Items in a dataset:
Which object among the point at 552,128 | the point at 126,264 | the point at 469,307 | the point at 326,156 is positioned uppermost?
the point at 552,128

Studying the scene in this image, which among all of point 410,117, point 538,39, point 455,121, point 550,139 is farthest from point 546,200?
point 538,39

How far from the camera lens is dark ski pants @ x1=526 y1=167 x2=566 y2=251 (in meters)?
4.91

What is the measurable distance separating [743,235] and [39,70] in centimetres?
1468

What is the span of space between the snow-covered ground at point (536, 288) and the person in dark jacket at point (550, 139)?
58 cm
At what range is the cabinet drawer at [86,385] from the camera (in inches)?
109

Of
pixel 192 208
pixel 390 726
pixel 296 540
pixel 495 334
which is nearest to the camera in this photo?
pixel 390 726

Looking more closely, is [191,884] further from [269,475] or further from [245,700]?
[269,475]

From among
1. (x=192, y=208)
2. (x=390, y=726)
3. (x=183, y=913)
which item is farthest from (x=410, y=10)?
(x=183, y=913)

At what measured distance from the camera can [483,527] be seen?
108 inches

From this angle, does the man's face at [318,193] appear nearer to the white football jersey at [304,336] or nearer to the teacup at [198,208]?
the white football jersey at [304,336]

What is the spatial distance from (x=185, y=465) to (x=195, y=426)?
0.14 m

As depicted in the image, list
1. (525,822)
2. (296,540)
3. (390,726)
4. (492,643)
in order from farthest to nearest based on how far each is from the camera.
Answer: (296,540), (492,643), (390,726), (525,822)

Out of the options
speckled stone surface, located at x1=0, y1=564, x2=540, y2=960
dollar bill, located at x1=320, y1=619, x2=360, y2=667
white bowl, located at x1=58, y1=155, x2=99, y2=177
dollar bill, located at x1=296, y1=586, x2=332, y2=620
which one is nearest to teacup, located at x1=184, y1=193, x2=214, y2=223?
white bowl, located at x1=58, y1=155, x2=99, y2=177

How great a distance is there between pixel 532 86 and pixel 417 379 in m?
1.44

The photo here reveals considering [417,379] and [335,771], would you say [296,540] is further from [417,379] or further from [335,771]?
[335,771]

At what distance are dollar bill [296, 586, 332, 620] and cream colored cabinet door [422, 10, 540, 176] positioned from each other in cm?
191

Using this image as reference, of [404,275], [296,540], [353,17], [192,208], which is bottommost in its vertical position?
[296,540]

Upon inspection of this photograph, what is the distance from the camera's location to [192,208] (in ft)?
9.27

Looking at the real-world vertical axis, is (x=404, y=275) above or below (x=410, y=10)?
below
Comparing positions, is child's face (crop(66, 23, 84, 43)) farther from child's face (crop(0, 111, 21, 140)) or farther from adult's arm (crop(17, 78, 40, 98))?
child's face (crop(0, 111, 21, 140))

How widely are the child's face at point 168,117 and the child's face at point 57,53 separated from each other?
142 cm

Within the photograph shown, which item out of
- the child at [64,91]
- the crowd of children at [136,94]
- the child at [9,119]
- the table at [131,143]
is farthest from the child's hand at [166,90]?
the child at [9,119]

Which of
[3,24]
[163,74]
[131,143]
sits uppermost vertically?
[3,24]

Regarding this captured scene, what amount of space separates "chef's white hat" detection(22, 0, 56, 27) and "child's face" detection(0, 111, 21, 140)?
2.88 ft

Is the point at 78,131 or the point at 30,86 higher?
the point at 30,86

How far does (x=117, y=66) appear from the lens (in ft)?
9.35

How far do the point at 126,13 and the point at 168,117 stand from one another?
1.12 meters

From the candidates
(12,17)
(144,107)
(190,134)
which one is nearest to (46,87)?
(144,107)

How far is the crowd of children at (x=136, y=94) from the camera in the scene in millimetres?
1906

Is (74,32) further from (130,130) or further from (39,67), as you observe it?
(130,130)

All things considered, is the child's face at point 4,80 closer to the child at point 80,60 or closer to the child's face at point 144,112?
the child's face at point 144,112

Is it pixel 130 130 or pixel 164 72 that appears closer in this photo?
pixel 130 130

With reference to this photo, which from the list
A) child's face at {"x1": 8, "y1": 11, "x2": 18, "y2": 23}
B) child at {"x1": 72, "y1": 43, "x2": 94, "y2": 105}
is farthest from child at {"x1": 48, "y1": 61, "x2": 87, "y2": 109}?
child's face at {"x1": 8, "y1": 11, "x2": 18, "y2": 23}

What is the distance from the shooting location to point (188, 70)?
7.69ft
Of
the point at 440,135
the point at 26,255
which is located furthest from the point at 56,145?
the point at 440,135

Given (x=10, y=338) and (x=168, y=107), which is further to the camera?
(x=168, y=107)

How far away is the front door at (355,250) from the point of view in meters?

__What the exercise asks__:
Update all of the items above by replacing "camera" with "observer" wherever it appears, and leave everything else unchanged.

__Response to this task__:
Which object among the point at 552,128 | the point at 126,264 | the point at 469,307 | the point at 326,156 is positioned uppermost?
the point at 552,128

Studying the scene in this image, which among all of point 410,117, point 538,39, point 455,121, point 550,139 is farthest from point 546,200?
point 538,39

How far from the observer lens is dark ski pants @ x1=526 y1=167 x2=566 y2=251 (in meters)?
4.91

What is the measurable distance separating [743,235] and [39,70] in centimetres?
1468

What is the span of space between the snow-covered ground at point (536, 288) and the person in dark jacket at point (550, 139)?
58 cm
At what range is the cabinet drawer at [86,385] from the observer (in inches)?
109

Of
pixel 192 208
pixel 390 726
pixel 296 540
pixel 495 334
which is nearest to the observer in this photo?
pixel 390 726

Looking more closely, is [191,884] further from [269,475] or further from [245,700]?
[269,475]

From among
1. (x=192, y=208)
2. (x=390, y=726)
3. (x=183, y=913)
which item is farthest from (x=410, y=10)?
(x=183, y=913)

At what measured distance from the observer can [483,527] be seen?
108 inches

From this angle, does the man's face at [318,193] appear nearer to the white football jersey at [304,336] or nearer to the teacup at [198,208]?
the white football jersey at [304,336]

What is the spatial distance from (x=185, y=465) to (x=195, y=426)?
0.14 m

As depicted in the image, list
1. (525,822)
2. (296,540)
3. (390,726)
4. (492,643)
in order from farthest to nearest based on how far each is from the observer.
Answer: (296,540), (492,643), (390,726), (525,822)

Out of the options
speckled stone surface, located at x1=0, y1=564, x2=540, y2=960
dollar bill, located at x1=320, y1=619, x2=360, y2=667
white bowl, located at x1=58, y1=155, x2=99, y2=177
dollar bill, located at x1=296, y1=586, x2=332, y2=620
which one is nearest to teacup, located at x1=184, y1=193, x2=214, y2=223?
white bowl, located at x1=58, y1=155, x2=99, y2=177

How great a distance is there between pixel 532 86 and pixel 417 379 in m?
1.44

The photo here reveals considering [417,379] and [335,771], would you say [296,540] is further from [417,379] or further from [335,771]?
[335,771]

At what distance are dollar bill [296, 586, 332, 620] and cream colored cabinet door [422, 10, 540, 176] positioned from each other in cm?
191

Using this image as reference, of [404,275], [296,540], [353,17], [192,208], which is bottommost in its vertical position?
[296,540]

Upon inspection of this photograph, what is the distance from the observer's location to [192,208] (in ft)?
9.27

Looking at the real-world vertical axis, is (x=404, y=275) above or below (x=410, y=10)?
below
Comparing positions, is child's face (crop(66, 23, 84, 43)) farther from child's face (crop(0, 111, 21, 140)) or farther from adult's arm (crop(17, 78, 40, 98))?
child's face (crop(0, 111, 21, 140))

How widely are the child's face at point 168,117 and the child's face at point 57,53 separated from each other?
142 cm

Within the photograph shown, which item out of
- the child at [64,91]
- the crowd of children at [136,94]
- the child at [9,119]
- the table at [131,143]
is farthest from the child's hand at [166,90]?
the child at [9,119]

Which of
[3,24]
[163,74]
[131,143]
sits uppermost vertically?
[3,24]

Regarding this captured scene, what amount of space separates "chef's white hat" detection(22, 0, 56, 27) and "child's face" detection(0, 111, 21, 140)?
2.88 ft

Is the point at 78,131 or the point at 30,86 higher?
the point at 30,86

How far does (x=117, y=66) appear from the lens (in ft)?
9.35

How far do the point at 126,13 and the point at 168,117 stand from one another?
1.12 meters

From the candidates
(12,17)
(144,107)
(190,134)
which one is nearest to (46,87)?
(144,107)

How far is the crowd of children at (x=136, y=94) from the observer in the scene in millimetres?
1906

Is (74,32) further from (130,130) or further from (39,67), as you observe it?
(130,130)

All things considered, is the child's face at point 4,80 closer to the child at point 80,60 or closer to the child's face at point 144,112?
the child's face at point 144,112

Is it pixel 130 130 or pixel 164 72 that appears closer in this photo?
pixel 130 130

With reference to this photo, which from the list
A) child's face at {"x1": 8, "y1": 11, "x2": 18, "y2": 23}
B) child at {"x1": 72, "y1": 43, "x2": 94, "y2": 105}
is farthest from child at {"x1": 48, "y1": 61, "x2": 87, "y2": 109}?
child's face at {"x1": 8, "y1": 11, "x2": 18, "y2": 23}

What is the distance from the shooting location to point (188, 70)?
7.69ft
Of
the point at 440,135
the point at 26,255
which is located furthest from the point at 56,145?
the point at 440,135

Given (x=10, y=338) and (x=168, y=107), which is further to the observer?
(x=168, y=107)

How far away is the front door at (355,250) from the point of view in meters?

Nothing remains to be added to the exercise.